Bent Feather and his renegade band had camped on the rock-strewn shoal beside a stream, intending only a quick camp, a chance to grab a bit of sleep and then eat while on the run. A herd of stolen horses mingled with their own remuda of steeds. Sticks arched over the campfire. Grease and fat dripped off the slabs and rib racks of beef. These were hearty eating times. With the ranchers gone the cattle roamed free and they could kill a calf far easier than it had been to bring down a running buffalo back before the palefaces had wiped out the herds that once covered the plains. Bent Feather seemed reluctant to believe their good fortune could last long. He had lived through a lot before he’d led the few of them off the reservation in a war party. His experiences had made him cautious and bitter. His heart burned with a fury Sleeping Bear had seen displayed . . . often, a reason he followed and admired and feared Bent Feather.

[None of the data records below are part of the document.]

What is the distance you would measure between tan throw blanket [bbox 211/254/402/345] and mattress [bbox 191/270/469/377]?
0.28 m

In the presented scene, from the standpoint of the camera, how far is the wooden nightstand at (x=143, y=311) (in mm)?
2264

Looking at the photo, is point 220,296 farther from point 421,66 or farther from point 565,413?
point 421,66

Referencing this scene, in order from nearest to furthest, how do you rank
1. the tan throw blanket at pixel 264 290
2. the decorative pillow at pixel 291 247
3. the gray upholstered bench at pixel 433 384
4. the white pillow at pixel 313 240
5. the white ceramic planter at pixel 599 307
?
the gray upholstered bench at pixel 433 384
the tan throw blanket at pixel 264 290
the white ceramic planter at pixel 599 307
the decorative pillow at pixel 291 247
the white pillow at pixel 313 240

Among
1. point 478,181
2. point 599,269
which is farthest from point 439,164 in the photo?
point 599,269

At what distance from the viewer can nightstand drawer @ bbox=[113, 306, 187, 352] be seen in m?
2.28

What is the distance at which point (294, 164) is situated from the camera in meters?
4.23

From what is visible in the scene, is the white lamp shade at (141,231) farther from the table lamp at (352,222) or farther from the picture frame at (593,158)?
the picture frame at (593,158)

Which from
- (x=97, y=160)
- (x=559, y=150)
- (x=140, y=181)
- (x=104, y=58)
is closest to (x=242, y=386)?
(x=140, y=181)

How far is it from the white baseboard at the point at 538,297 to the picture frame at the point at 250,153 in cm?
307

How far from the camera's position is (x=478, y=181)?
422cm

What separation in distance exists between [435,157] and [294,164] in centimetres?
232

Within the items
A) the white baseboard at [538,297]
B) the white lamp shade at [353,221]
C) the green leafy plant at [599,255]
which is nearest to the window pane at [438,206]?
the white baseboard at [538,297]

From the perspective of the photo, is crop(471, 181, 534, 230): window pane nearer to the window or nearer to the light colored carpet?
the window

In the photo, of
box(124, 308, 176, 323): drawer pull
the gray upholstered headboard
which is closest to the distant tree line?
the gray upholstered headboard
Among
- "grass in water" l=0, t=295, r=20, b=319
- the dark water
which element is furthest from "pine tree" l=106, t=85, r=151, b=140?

He tied his mare with the other horses and sat by the fire. He waited for Bent Feather to speak.
“What did you learn in your scouting all alone?”
Sleeping Bear kept his eyes fixed on Bent Feather. “I know I should have asked. But everyone was asleep.”
They spoke in Comanche, the language of The People, and both sometimes underscored what they said with hand signs.
“Not everyone. Coyote Eyes saw you leave. He thought you might wish to slip back to the reservation.”
“Why would I do that? We find much food here. I stayed when we fought. I helped steal the horses in the heat of firing guns. Why would I leave just when we get fat?”
Bent Feather nodded.
They sat in quiet while one of the other warriors turned the spits and sent more beef drippings sizzling into the fire. Sleeping Bear felt his stomach give a hungry lurch.
After a long spell, Bent Feather spoke. “Was there a woman?”
Sleeping Bear hesitated. “Yes. There was.”
Bent Feather nodded again and came as close to smiling as he ever did, a small uplifted tightening at one corner of his thin lips.
Sleeping Bear didn’t say anything about the red hair on the paleface girl he hoped to bring to camp as a slave. That would come later when he’d accomplished his brave deed.
One of the warriors started to carve pieces of beef. Sleeping Bear was eager to reach out a hand until he saw Bent Feather’s stern look as he nodded up toward the hill where the lookout brave had been posted. “Go let Yellow Hand come down to eat.”
Sleeping Bear started to reach for a scrap of meat. Bent Feather shook his head. Sleeping Bear understood he was being punished for leaving camp early without permission. His stomach seemed to tighten into an empty knot, but he started up the hill to take a turn as lookout sentry.